¿Crees que algún día podremos volver a ir a la playa en Semana Santa? me preguntó mi hija el otro día.
La memoria es selectiva y ella tiene idealizada la última Semana Santa que pasamos en la playa, hace ya seis años. Recuerda las magníficas piscinas del hotel –que ni eran tantas ni tan grandes -, el buffet libre, los baños en el mar y el olor a Nivea. Ha olvidado la tristeza que envolvió aquel viaje improvisado.
No me correspondía a mí pasar aquellas vacaciones con mis hijos, pero llevaban tres o cuatro días con las maletas hechas, nerviositos perdidos. Cuando quedó claro que nadie iba a venir a por ellos, reservé un hotel por Internet, hice mi equipaje deprisa y corriendo y nos fuimos a la playa en el cochecito. Entonces acabábamos de vender la casa familiar y el dinero era la última de mis preocupaciones. Ser una madre rica molaba: podías permitirte esas chulerías.

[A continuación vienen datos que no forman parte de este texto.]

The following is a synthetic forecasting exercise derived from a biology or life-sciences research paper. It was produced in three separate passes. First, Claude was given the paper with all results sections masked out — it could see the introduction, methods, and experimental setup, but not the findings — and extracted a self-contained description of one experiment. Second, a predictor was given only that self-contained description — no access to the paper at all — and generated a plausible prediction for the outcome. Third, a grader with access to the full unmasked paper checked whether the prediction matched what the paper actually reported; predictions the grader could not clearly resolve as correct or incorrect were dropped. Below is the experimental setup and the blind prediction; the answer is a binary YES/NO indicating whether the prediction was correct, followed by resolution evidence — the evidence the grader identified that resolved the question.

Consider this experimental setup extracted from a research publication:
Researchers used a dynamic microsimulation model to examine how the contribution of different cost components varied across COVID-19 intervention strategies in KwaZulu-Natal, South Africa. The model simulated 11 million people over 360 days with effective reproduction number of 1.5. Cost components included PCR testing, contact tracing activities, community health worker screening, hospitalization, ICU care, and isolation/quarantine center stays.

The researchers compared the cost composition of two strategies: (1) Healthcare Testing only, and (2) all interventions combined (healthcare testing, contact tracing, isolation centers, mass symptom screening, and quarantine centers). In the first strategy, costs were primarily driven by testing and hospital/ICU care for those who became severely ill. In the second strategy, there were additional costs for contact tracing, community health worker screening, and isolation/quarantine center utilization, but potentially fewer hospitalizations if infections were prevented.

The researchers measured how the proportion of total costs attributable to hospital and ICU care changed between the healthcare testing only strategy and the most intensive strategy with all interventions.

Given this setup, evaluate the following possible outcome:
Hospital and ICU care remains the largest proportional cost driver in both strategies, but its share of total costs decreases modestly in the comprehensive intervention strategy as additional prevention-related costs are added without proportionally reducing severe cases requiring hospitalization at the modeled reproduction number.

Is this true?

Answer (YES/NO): NO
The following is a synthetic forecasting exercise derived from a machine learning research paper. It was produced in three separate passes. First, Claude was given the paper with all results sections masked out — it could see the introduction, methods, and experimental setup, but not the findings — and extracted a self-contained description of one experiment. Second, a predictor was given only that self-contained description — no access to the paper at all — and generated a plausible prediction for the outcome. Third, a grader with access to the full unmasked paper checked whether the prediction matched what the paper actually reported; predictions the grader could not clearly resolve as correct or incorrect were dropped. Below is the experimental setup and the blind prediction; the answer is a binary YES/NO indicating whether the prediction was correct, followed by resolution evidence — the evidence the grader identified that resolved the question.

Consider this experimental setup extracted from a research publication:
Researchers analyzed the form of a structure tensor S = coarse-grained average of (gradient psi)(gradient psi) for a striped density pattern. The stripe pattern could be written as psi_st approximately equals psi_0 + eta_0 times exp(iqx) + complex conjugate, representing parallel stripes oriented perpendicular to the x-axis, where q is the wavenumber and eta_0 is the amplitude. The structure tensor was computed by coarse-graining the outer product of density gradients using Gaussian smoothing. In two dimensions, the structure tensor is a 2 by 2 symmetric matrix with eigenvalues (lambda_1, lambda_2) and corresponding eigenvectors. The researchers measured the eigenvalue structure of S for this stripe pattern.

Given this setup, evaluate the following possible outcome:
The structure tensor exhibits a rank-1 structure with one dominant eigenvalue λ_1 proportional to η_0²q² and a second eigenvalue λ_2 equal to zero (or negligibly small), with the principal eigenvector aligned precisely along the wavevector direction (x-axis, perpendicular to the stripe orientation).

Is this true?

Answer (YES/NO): YES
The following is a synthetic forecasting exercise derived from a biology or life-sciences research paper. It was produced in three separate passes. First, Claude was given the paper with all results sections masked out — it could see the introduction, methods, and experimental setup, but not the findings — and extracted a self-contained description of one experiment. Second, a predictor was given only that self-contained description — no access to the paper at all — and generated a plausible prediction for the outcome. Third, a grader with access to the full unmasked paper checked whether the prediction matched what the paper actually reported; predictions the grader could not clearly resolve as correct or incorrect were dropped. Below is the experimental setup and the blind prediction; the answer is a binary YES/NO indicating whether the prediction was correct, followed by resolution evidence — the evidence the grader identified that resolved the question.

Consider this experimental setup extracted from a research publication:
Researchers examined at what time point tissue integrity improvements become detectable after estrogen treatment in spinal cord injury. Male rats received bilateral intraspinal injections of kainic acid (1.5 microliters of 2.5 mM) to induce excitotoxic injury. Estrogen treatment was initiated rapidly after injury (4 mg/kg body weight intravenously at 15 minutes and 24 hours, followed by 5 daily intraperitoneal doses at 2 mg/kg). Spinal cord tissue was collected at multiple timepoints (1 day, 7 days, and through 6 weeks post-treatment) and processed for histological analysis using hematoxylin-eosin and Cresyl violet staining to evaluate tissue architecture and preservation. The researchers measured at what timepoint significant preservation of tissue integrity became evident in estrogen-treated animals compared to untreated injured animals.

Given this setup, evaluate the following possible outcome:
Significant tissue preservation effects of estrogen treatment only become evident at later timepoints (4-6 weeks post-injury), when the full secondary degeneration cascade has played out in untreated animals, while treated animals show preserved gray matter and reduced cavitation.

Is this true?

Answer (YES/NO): NO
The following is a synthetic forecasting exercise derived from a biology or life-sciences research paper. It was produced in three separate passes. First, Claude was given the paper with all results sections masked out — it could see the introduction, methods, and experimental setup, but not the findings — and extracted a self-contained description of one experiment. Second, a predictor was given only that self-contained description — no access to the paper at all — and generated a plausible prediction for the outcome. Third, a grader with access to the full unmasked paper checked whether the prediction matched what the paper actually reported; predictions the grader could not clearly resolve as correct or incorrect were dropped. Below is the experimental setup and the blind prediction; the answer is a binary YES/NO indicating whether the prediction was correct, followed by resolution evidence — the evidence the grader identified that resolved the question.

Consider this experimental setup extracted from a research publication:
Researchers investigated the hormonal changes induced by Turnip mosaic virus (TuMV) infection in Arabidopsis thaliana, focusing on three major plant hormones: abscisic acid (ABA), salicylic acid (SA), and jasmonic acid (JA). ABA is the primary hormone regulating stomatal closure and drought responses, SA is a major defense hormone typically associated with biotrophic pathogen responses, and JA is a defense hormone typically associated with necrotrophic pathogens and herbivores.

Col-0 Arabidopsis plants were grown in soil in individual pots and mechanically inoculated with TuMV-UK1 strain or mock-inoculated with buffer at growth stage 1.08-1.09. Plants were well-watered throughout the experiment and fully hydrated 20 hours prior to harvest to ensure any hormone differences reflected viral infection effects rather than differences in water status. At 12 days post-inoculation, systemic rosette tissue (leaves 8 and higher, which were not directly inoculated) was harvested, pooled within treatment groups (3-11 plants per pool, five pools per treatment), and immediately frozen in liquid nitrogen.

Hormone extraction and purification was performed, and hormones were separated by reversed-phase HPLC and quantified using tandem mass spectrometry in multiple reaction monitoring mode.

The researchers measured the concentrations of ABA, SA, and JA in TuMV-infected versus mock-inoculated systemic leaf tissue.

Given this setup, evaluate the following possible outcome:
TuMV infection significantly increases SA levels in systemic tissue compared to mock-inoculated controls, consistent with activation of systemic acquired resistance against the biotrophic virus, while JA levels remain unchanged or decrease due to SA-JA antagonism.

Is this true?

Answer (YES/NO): YES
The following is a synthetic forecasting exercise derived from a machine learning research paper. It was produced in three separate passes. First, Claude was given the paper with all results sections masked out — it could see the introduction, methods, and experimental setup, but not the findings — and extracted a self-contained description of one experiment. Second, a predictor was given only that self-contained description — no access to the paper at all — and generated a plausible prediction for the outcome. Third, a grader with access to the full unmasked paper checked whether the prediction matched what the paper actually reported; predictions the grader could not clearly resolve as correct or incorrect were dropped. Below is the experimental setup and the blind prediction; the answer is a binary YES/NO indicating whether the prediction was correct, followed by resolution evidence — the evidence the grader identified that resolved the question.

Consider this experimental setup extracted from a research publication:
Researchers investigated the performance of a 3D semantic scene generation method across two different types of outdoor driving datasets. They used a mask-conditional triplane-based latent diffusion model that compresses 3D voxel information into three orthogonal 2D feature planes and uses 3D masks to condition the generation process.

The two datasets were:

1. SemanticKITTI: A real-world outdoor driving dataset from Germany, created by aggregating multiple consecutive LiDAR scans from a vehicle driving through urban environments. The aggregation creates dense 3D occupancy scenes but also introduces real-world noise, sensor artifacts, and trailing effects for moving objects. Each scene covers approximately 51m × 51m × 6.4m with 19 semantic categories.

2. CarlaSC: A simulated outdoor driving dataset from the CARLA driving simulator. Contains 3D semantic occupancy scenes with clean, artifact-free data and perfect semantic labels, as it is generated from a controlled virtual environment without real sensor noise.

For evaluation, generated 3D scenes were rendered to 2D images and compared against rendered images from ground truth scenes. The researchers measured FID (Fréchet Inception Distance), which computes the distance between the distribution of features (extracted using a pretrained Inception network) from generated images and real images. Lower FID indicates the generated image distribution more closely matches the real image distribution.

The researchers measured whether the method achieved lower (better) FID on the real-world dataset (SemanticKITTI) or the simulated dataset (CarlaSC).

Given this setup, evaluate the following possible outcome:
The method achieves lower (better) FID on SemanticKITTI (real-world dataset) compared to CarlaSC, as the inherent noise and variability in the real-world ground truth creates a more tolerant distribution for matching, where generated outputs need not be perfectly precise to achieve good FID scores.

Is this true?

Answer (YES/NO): YES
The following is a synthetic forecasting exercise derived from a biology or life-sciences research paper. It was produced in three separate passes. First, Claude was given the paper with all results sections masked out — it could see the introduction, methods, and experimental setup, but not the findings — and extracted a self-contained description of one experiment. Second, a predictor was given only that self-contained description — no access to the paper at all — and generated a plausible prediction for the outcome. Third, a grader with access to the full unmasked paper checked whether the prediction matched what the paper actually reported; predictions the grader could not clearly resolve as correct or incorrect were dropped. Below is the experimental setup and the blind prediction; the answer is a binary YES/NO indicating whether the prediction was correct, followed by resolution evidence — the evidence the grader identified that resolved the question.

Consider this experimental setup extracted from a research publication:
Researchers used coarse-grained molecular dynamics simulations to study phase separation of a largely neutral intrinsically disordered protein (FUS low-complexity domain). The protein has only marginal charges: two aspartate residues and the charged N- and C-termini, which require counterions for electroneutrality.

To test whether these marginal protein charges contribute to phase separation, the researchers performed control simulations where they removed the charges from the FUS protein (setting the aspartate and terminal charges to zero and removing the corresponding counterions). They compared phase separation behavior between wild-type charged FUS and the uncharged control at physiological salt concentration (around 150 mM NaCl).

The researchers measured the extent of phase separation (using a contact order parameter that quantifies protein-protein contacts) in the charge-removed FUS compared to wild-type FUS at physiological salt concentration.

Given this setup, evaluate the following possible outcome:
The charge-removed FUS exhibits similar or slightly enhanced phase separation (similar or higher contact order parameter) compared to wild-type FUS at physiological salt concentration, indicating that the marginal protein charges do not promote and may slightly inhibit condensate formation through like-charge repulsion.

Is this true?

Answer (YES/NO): YES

Aquella fue la primera vez que nos fuimos los tres solos. Mi hija, que entonces sólo tenía nueve años, ha olvidado lo raros que nos sentíamos en aquella gran habitación doble; lo diferentes que parecíamos en el comedor de hotel, rodeados de familias con padre y madre; la sensación de expulsados del paraíso que teníamos cuando nos cruzábamos con ellos en el paseo marítimo. Ella recuerda lo bueno. Yo recuerdo, sobre todo, la tristeza.
A pesar de ella, aquel viaje fue la primera prueba de que, aunque nos faltara un miembro, podríamos seguir funcionando como una familia. Meses después nos iríamos a México, de donde regresamos con las cosas claras.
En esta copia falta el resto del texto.